Provided material ::

= Beginning of Section =

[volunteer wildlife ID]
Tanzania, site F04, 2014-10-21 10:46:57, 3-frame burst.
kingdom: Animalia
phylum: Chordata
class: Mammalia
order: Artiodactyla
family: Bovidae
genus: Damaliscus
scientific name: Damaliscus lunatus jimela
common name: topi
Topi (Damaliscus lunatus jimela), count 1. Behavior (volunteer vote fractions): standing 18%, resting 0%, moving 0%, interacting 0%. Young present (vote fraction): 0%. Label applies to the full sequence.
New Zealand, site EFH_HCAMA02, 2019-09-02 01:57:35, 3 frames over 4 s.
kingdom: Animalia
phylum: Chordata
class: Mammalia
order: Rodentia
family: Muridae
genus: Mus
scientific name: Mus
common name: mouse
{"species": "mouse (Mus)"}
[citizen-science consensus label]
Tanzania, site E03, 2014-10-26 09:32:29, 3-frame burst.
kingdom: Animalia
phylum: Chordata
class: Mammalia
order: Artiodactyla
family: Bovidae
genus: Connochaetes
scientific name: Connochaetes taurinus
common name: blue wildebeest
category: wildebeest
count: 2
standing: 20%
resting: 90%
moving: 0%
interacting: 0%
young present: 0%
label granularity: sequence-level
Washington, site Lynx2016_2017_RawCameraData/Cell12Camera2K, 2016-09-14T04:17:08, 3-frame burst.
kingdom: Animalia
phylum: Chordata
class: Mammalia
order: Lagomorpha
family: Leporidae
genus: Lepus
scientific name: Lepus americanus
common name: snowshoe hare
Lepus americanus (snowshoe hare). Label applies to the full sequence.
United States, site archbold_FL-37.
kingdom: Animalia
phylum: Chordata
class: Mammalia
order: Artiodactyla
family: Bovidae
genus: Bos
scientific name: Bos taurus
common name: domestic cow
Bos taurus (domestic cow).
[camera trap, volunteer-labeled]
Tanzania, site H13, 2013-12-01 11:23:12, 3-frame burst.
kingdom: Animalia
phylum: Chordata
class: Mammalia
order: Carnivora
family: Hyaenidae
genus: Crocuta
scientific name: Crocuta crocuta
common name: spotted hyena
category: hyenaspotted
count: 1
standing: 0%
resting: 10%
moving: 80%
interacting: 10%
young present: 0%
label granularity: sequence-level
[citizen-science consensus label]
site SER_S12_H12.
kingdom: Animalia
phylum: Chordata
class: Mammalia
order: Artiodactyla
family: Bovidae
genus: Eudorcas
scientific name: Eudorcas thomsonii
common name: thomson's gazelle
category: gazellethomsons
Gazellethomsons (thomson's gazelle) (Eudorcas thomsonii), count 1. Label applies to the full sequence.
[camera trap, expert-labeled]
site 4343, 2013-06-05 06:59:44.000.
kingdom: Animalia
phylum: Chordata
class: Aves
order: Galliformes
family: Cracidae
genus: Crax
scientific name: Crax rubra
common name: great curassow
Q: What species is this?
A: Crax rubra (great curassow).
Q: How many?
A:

= End of Section =

Exercise :: Word for word, reproduce all of the material shown above.

Exercise answer ::
[volunteer wildlife ID]
Tanzania, site F04, 2014-10-21 10:46:57, 3-frame burst.
kingdom: Animalia
phylum: Chordata
class: Mammalia
order: Artiodactyla
family: Bovidae
genus: Damaliscus
scientific name: Damaliscus lunatus jimela
common name: topi
Topi (Damaliscus lunatus jimela), count 1. Behavior (volunteer vote fractions): standing 18%, resting 0%, moving 0%, interacting 0%. Young present (vote fraction): 0%. Label applies to the full sequence.
New Zealand, site EFH_HCAMA02, 2019-09-02 01:57:35, 3 frames over 4 s.
kingdom: Animalia
phylum: Chordata
class: Mammalia
order: Rodentia
family: Muridae
genus: Mus
scientific name: Mus
common name: mouse
{"species": "mouse (Mus)"}
[citizen-science consensus label]
Tanzania, site E03, 2014-10-26 09:32:29, 3-frame burst.
kingdom: Animalia
phylum: Chordata
class: Mammalia
order: Artiodactyla
family: Bovidae
genus: Connochaetes
scientific name: Connochaetes taurinus
common name: blue wildebeest
category: wildebeest
count: 2
standing: 20%
resting: 90%
moving: 0%
interacting: 0%
young present: 0%
label granularity: sequence-level
Washington, site Lynx2016_2017_RawCameraData/Cell12Camera2K, 2016-09-14T04:17:08, 3-frame burst.
kingdom: Animalia
phylum: Chordata
class: Mammalia
order: Lagomorpha
family: Leporidae
genus: Lepus
scientific name: Lepus americanus
common name: snowshoe hare
Lepus americanus (snowshoe hare). Label applies to the full sequence.
United States, site archbold_FL-37.
kingdom: Animalia
phylum: Chordata
class: Mammalia
order: Artiodactyla
family: Bovidae
genus: Bos
scientific name: Bos taurus
common name: domestic cow
Bos taurus (domestic cow).
[camera trap, volunteer-labeled]
Tanzania, site H13, 2013-12-01 11:23:12, 3-frame burst.
kingdom: Animalia
phylum: Chordata
class: Mammalia
order: Carnivora
family: Hyaenidae
genus: Crocuta
scientific name: Crocuta crocuta
common name: spotted hyena
category: hyenaspotted
count: 1
standing: 0%
resting: 10%
moving: 80%
interacting: 10%
young present: 0%
label granularity: sequence-level
[citizen-science consensus label]
site SER_S12_H12.
kingdom: Animalia
phylum: Chordata
class: Mammalia
order: Artiodactyla
family: Bovidae
genus: Eudorcas
scientific name: Eudorcas thomsonii
common name: thomson's gazelle
category: gazellethomsons
Gazellethomsons (thomson's gazelle) (Eudorcas thomsonii), count 1. Label applies to the full sequence.
[camera trap, expert-labeled]
site 4343, 2013-06-05 06:59:44.000.
kingdom: Animalia
phylum: Chordata
class: Aves
order: Galliformes
family: Cracidae
genus: Crax
scientific name: Crax rubra
common name: great curassow
Q: What species is this?
A: Crax rubra (great curassow).
Q: How many?
A:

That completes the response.